Sortir de la crise par le haut

Au sortir du « dialogue », le coup d’État de Macky Sall étant consommé, le Sénégal se retrouve dans une situation qui n’est pas sans rappeler celle prévalant en Algérie à la suite du coup d’État militaire de janvier 1992 visant à empêcher la poursuite de l’élection législative et la victoire annoncée du Front Islamique de Salut (FIS).

On pense également à la Côte d’Ivoire après le ravalement du Code électoral par le président Henri Konan Bédie pour y introduire l’ivoirité et ouvrir ainsi la porte aux démons qui vont ravager la Côte d’Ivoire pendant plus de dix ans : coup d’État militaire, crise « politico-militaire » et intervention militaire étrangère.

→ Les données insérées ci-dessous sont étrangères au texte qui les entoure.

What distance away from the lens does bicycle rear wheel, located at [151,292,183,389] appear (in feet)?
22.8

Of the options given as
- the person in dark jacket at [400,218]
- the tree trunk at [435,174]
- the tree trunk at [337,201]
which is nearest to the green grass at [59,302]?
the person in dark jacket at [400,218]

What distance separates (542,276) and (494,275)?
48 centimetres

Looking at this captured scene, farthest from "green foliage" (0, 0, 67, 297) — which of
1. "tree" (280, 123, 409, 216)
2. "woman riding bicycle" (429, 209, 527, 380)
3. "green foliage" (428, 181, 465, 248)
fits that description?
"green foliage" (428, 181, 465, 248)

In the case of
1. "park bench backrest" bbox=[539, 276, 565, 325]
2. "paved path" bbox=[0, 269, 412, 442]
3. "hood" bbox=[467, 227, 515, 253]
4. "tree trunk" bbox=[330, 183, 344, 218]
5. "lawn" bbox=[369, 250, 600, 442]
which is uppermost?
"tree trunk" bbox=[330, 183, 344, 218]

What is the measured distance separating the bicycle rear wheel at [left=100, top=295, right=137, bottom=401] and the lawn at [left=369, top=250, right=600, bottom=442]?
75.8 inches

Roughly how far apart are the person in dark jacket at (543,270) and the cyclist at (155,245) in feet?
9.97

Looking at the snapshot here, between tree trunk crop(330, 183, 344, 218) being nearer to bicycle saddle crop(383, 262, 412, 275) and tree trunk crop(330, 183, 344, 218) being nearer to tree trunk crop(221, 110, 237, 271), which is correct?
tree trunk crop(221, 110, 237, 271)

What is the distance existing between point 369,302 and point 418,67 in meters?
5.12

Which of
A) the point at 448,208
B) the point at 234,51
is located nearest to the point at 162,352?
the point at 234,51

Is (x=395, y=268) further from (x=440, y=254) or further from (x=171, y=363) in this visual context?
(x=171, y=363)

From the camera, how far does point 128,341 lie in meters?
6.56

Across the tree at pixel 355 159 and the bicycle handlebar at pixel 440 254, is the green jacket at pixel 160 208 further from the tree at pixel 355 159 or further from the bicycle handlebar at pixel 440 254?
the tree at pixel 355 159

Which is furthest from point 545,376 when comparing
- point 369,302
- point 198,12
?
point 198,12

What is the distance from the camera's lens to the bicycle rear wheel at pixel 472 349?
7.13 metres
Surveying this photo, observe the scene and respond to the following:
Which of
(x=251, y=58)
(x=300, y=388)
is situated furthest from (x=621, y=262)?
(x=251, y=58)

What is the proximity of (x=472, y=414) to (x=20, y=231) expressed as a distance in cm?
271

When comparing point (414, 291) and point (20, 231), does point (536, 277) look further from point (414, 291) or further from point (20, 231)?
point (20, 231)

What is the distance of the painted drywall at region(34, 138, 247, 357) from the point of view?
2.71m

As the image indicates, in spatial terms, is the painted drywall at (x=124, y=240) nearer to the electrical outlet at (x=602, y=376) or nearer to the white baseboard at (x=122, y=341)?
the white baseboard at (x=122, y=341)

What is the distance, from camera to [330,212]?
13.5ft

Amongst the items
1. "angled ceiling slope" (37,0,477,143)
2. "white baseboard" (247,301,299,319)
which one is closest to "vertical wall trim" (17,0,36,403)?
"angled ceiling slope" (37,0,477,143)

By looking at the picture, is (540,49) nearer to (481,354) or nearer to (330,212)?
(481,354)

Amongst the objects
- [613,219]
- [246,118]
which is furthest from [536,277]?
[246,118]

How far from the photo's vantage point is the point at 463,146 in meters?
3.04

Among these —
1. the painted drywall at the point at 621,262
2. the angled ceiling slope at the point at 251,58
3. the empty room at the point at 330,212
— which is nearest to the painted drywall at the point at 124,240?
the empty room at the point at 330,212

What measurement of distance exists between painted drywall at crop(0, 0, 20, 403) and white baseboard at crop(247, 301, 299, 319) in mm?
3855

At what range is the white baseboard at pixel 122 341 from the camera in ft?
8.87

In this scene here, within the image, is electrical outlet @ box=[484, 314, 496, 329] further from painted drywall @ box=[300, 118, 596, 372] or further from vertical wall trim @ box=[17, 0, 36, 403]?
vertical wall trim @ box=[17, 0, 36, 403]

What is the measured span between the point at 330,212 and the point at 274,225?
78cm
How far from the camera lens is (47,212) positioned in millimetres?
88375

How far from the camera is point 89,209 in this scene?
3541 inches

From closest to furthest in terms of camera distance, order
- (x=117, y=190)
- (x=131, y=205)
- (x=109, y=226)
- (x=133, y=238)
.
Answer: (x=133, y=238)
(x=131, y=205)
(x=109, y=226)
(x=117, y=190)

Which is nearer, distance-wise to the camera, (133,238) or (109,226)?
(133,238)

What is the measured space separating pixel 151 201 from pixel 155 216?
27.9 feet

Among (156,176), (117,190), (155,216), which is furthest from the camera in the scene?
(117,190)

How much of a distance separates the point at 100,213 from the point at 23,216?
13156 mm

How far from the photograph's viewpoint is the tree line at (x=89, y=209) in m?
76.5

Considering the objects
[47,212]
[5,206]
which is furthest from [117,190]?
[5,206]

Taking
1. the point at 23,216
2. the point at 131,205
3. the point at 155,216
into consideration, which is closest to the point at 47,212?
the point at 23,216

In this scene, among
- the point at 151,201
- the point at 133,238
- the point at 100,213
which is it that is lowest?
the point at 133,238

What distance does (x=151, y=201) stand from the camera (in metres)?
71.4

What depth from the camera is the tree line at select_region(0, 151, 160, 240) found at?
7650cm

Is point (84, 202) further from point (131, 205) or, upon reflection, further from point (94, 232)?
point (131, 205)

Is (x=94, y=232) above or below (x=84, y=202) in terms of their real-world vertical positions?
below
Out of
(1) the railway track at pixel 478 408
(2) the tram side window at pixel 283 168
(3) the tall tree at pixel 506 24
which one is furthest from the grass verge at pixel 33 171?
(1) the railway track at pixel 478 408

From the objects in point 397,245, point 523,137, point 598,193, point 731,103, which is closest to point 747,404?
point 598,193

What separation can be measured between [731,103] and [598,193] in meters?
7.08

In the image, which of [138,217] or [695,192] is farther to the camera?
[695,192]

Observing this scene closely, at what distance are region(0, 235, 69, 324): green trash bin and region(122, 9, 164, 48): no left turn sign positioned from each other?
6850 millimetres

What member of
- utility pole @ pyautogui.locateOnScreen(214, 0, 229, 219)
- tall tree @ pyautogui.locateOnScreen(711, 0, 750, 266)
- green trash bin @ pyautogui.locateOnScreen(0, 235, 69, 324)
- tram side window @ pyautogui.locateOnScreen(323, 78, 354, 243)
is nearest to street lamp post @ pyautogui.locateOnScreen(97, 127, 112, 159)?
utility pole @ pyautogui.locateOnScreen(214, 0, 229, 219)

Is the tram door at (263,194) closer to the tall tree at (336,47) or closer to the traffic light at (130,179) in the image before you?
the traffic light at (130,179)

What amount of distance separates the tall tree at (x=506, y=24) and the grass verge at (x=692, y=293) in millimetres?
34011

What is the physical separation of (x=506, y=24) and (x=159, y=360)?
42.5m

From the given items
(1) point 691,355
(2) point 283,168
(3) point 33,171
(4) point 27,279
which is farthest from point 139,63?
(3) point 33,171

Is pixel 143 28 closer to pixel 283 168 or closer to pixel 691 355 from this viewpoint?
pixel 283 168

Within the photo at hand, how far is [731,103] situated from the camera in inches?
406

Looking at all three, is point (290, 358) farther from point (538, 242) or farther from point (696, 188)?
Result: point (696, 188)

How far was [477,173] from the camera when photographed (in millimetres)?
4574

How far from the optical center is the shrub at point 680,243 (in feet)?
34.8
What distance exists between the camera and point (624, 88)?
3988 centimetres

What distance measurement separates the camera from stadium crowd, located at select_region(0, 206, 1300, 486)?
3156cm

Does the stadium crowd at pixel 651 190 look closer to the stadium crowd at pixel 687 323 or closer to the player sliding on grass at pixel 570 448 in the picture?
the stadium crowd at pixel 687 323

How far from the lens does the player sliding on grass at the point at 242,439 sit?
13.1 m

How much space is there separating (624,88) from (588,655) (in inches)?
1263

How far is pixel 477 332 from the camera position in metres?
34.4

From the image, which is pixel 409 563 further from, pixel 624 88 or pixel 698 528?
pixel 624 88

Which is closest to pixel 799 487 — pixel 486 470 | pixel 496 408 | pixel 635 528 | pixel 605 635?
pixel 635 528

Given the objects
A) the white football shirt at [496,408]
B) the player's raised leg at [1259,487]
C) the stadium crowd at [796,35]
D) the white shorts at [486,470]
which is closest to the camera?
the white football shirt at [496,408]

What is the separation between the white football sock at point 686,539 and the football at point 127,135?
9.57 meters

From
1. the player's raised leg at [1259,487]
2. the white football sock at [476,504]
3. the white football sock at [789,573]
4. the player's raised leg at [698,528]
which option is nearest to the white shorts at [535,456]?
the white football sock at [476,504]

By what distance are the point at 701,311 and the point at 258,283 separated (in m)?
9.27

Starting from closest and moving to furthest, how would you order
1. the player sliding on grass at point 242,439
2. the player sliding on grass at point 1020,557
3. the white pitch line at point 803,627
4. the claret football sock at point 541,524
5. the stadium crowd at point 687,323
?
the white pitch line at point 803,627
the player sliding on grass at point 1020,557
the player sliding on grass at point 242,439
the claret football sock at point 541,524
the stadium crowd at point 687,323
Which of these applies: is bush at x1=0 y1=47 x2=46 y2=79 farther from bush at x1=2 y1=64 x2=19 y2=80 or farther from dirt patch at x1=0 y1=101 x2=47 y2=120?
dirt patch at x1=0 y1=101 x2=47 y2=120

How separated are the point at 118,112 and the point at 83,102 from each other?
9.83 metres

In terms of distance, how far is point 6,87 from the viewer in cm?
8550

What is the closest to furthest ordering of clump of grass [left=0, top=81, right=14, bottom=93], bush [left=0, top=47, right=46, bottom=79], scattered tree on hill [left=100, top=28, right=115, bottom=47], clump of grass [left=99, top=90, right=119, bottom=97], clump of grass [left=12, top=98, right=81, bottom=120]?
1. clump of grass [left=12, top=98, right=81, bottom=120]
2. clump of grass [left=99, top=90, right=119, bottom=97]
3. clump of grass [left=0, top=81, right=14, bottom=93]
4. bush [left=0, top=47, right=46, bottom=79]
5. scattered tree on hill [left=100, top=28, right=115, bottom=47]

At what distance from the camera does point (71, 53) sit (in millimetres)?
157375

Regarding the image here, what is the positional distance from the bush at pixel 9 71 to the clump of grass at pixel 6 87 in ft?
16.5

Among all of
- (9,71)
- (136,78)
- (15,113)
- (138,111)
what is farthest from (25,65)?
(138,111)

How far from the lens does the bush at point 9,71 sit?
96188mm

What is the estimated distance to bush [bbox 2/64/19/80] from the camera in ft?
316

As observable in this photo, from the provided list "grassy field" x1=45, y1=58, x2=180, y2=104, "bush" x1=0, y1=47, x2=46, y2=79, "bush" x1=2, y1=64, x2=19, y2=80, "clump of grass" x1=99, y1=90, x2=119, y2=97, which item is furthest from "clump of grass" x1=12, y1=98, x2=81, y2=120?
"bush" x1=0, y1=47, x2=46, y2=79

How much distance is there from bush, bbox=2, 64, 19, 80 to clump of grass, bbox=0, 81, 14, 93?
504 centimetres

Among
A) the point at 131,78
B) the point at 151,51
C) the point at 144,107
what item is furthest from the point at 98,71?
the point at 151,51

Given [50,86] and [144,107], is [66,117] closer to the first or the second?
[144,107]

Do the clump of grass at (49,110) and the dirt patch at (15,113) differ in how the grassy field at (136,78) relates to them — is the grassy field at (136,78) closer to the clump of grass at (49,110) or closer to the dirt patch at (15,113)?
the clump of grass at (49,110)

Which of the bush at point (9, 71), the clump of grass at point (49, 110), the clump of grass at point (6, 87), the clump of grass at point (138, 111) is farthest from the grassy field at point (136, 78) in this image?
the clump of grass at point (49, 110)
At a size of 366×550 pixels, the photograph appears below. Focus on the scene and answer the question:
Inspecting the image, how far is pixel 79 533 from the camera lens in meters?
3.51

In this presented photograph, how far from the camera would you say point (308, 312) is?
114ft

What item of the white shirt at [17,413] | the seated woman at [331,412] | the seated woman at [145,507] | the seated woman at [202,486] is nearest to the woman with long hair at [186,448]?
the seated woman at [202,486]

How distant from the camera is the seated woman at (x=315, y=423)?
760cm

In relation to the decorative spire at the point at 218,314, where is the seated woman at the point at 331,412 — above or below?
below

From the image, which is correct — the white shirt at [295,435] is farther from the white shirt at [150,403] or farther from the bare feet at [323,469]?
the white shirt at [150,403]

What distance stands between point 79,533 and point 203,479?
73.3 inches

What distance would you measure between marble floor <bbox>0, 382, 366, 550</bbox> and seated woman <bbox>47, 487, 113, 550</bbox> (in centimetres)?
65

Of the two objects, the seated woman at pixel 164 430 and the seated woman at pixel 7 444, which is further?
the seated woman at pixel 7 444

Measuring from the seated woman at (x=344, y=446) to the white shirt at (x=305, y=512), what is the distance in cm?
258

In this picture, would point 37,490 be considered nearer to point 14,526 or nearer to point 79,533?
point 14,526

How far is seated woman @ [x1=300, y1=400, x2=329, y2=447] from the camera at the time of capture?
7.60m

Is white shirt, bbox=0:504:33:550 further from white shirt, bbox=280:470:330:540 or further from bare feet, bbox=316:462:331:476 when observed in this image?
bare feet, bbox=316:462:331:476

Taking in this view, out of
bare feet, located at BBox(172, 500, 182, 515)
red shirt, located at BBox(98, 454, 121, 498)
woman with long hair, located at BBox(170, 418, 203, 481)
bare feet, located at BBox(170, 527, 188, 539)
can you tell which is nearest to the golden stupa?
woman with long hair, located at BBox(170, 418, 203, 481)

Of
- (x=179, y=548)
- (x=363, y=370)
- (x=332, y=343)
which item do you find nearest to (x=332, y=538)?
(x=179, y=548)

Notre pays doit et peut éviter les tragédies que l’Algérie et la Côte d’Ivoire ont connu tour à tour. Le Sénégal en a les moyens. Il possède une société civile structurée avec plusieurs plateformes d’information et d’initiatives politiques, des syndicats de travailleurs et des structures organisées d’intellectuels qui canalisent l’ensemble des forces vives du pays.

Cette société civile doit continuer à mobiliser les forces vives de la nation et engager avec elle des luttes pacifiques et non violentes afin d’imposer la tenue de l’élection avant le 2 avril, de s’opposer à la reprise du processus électoral et à l’inclusion de candidats déjà exclus et contraindre M. Macky Sall à quitter le pouvoir dès le 2 avril au terme de son mandat.

Elle saura s’opposer aussi à la loi d’amnistie annoncée.

Le Conseil constitutionnel qui a invalidé le décret du président de la République annulant la convocation du corps électoral pour le scrutin présidentiel du 25 février 2024 a démontré sa sagacité et son indépendance.

Nul doute qu’il dira et imposera encore une fois le droit.